-- begin RECORDS SHOWN --

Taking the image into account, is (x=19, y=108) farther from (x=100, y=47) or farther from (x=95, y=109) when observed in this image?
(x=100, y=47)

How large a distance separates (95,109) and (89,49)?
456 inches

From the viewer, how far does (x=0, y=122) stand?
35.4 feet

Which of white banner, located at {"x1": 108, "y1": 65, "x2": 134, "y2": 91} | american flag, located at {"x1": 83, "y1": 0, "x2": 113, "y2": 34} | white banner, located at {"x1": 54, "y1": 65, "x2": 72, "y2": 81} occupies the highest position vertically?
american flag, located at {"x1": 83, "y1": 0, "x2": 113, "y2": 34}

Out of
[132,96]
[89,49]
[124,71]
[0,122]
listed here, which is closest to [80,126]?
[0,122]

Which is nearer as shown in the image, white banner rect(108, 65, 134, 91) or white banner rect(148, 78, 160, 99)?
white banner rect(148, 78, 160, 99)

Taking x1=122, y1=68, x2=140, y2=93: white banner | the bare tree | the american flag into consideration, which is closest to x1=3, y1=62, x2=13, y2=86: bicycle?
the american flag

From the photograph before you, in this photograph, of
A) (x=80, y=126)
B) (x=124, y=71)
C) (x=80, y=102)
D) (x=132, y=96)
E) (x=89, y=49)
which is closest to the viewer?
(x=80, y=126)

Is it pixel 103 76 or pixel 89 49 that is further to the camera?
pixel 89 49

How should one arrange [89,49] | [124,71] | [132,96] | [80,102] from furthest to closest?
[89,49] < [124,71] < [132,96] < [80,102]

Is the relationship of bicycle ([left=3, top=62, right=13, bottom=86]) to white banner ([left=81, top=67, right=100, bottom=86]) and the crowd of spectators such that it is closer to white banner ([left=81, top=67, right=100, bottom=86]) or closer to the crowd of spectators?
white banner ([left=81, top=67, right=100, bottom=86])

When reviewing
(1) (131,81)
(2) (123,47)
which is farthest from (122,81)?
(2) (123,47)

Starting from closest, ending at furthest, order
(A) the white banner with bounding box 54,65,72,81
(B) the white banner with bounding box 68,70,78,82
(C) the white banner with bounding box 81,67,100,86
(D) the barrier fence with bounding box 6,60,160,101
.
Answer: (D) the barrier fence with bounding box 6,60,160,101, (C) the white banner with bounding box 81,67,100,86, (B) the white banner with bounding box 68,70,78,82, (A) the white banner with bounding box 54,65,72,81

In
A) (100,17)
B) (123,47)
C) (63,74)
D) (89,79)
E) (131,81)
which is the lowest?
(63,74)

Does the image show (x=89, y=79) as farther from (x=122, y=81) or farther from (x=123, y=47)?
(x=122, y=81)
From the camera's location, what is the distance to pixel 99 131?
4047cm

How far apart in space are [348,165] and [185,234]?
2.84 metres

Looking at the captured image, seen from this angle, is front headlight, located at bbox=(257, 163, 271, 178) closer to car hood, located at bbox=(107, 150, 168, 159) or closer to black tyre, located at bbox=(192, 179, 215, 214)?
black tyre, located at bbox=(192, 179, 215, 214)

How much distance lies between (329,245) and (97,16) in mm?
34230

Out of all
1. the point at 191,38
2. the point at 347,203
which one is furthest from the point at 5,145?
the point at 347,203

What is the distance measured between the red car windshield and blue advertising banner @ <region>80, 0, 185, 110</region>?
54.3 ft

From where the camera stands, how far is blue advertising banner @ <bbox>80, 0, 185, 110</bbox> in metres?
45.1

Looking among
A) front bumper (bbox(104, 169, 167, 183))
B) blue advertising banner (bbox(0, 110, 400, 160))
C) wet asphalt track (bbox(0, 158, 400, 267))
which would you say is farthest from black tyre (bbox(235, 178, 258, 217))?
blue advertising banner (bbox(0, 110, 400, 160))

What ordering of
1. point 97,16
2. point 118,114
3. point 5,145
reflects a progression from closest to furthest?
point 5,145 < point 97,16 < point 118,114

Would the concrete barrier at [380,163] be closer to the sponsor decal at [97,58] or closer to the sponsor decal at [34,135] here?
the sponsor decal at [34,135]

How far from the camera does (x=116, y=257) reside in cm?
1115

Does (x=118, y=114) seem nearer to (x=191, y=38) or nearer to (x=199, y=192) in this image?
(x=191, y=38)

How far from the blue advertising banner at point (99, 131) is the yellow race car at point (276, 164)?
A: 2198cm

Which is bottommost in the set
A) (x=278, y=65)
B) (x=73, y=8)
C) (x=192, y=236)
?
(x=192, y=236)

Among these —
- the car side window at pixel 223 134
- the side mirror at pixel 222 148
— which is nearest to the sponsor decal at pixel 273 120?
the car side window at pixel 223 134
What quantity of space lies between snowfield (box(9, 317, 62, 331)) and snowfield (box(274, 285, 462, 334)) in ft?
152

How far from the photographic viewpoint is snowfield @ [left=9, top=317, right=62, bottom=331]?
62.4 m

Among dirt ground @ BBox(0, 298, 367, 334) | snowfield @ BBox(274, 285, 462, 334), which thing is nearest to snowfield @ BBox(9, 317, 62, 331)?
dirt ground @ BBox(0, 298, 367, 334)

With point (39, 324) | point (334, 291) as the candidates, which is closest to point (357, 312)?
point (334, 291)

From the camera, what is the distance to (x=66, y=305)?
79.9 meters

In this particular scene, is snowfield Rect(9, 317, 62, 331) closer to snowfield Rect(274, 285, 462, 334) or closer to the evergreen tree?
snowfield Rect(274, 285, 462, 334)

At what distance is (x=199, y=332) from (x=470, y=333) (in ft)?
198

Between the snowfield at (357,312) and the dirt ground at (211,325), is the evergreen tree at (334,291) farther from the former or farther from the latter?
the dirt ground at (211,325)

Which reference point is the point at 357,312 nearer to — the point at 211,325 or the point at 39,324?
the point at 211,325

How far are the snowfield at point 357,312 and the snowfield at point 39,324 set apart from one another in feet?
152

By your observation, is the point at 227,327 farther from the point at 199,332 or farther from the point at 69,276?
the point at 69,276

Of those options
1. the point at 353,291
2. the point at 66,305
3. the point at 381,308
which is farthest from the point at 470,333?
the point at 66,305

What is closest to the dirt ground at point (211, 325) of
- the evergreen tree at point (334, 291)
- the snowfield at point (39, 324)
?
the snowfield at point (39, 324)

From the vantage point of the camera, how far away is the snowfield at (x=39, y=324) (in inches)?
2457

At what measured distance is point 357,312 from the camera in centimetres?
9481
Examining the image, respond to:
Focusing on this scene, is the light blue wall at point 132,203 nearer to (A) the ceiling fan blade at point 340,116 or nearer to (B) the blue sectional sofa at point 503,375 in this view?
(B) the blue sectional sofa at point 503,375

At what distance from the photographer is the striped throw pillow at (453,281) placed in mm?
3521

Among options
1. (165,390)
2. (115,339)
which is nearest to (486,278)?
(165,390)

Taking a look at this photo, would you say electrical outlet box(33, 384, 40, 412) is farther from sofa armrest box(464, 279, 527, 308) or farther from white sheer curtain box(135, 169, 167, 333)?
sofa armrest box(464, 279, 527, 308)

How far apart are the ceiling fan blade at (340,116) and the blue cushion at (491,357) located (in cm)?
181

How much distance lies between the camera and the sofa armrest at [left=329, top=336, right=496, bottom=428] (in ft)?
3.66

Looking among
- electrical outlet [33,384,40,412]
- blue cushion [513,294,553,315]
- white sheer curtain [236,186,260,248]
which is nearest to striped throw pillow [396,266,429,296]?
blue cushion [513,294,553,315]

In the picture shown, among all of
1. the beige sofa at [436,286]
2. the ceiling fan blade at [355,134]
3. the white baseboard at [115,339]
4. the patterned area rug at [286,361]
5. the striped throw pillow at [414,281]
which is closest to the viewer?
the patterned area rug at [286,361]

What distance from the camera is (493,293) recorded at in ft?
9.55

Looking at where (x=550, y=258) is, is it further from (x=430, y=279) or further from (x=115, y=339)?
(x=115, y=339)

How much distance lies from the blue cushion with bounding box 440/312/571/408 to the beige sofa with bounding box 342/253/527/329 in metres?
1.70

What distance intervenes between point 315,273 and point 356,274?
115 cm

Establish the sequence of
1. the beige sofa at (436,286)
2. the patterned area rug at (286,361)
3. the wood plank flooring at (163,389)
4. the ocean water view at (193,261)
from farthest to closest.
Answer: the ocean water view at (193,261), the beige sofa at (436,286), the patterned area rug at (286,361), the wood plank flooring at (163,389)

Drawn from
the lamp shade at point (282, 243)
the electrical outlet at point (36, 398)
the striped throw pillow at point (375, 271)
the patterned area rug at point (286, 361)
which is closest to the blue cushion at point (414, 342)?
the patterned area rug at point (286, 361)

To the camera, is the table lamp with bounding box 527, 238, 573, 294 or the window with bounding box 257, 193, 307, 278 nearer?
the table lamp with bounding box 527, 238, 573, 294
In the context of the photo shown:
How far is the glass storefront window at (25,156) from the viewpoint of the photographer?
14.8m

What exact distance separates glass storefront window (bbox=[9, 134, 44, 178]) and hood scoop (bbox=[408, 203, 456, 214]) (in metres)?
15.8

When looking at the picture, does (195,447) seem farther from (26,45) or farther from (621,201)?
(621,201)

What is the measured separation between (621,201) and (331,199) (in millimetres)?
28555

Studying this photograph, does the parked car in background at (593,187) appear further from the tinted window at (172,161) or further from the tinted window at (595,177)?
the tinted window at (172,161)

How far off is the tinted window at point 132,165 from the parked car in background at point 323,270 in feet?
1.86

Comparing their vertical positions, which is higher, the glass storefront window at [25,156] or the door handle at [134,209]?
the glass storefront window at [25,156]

-- end RECORDS SHOWN --

• WORK TO BE COMPLETED
Copy out the rows starting at the line that contains "Is it pixel" and ending at the line that contains "[89,49] < [124,71] < [132,96] < [80,102]", leaving the requests unchanged. In the answers, scale every coordinate by 0.25 and round each result to a whole number, rounding halves up.

• ANSWER FOR THE TASK
Is it pixel 103 76 or pixel 89 49 that is further to the camera?
pixel 22 12

How should one arrange [89,49] | [124,71] | [132,96] | [80,102] from furthest to closest?
[22,12] < [31,18] < [33,24] < [20,26]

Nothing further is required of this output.